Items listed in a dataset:
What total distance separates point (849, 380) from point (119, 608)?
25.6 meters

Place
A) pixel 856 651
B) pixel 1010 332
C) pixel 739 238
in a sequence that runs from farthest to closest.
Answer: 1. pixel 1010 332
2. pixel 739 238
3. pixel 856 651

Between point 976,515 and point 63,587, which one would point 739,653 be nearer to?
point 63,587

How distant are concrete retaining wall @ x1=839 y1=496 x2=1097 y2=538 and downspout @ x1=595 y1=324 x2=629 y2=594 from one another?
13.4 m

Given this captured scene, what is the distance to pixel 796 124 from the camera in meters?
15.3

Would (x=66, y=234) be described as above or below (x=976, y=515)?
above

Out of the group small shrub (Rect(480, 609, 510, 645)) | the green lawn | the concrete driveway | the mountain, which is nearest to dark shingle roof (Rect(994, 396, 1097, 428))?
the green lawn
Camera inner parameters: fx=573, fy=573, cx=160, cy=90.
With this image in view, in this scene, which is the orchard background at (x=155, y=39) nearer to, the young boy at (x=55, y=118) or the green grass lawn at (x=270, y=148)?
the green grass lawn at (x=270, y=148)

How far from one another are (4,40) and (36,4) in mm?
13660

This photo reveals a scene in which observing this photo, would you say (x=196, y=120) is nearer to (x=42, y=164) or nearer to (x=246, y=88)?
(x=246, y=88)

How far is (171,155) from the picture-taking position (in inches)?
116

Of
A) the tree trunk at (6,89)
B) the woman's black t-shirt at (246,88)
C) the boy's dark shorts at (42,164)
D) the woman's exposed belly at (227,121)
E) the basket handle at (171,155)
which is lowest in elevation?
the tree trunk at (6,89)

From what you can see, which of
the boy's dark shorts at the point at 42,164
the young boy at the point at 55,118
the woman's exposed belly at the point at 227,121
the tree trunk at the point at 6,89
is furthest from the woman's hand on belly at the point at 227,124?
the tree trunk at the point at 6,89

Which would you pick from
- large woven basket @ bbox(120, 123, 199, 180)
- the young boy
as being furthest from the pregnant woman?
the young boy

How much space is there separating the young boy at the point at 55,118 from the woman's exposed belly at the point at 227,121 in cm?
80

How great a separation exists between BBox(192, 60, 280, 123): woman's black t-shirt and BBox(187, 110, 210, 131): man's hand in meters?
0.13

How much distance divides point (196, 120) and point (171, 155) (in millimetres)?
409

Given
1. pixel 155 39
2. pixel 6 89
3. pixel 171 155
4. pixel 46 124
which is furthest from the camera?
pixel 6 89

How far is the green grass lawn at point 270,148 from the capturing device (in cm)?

→ DIRECTIVE
In the rows above, change "pregnant woman" to "expectant mother" and leave everything else as it is.

→ RESULT FOR THIS EXERCISE
What total distance separates point (849, 380) from point (119, 608)?
25.6 meters

Place
A) pixel 856 651
B) pixel 1010 332
C) pixel 739 238
in a sequence that runs from farthest to closest.
Answer: 1. pixel 1010 332
2. pixel 739 238
3. pixel 856 651

Between point 976,515 and point 63,587, which one would point 739,653 be nearer to?
point 63,587

How distant are concrete retaining wall @ x1=839 y1=496 x2=1097 y2=538 and downspout @ x1=595 y1=324 x2=629 y2=594 from one another?
13.4 m

Given this captured scene, what is the distance to pixel 796 124 from the camera in meters?
15.3

Would (x=66, y=234) be described as above or below (x=976, y=515)?
above

Out of the group small shrub (Rect(480, 609, 510, 645)) | the green lawn | the concrete driveway | the mountain, which is nearest to dark shingle roof (Rect(994, 396, 1097, 428))?
the green lawn
Camera inner parameters: fx=573, fy=573, cx=160, cy=90.
With this image in view, in this scene, which is the orchard background at (x=155, y=39) nearer to, the young boy at (x=55, y=118) or the green grass lawn at (x=270, y=148)?
the green grass lawn at (x=270, y=148)

How far from one another are (4,40) and (36,4) in mm?
13660

This photo reveals a scene in which observing this photo, would you say (x=196, y=120) is nearer to (x=42, y=164) or nearer to (x=246, y=88)?
(x=246, y=88)

How far is (171,155) from the picture-taking position (in inches)?
116

Of
A) the tree trunk at (6,89)
B) the woman's black t-shirt at (246,88)
C) the boy's dark shorts at (42,164)
D) the woman's exposed belly at (227,121)
E) the basket handle at (171,155)
which is lowest in elevation?
the tree trunk at (6,89)

From what you can see, which of
the boy's dark shorts at the point at 42,164
the young boy at the point at 55,118
the woman's exposed belly at the point at 227,121
the tree trunk at the point at 6,89
is furthest from the woman's hand on belly at the point at 227,124?
the tree trunk at the point at 6,89

Which would you pick from
- large woven basket @ bbox(120, 123, 199, 180)
- the young boy
as being furthest from the expectant mother?
the young boy

How much space is there separating the young boy at the point at 55,118 from the woman's exposed belly at the point at 227,121 in cm?
80

How great a separation exists between BBox(192, 60, 280, 123): woman's black t-shirt and BBox(187, 110, 210, 131): man's hand in meters?
0.13

How much distance divides point (196, 120) and point (171, 155) (in millimetres)?
409

Given
1. pixel 155 39
2. pixel 6 89
3. pixel 171 155
4. pixel 46 124
which is furthest from the camera?
pixel 6 89

How far is the green grass lawn at point 270,148 from the capturing device (in cm)?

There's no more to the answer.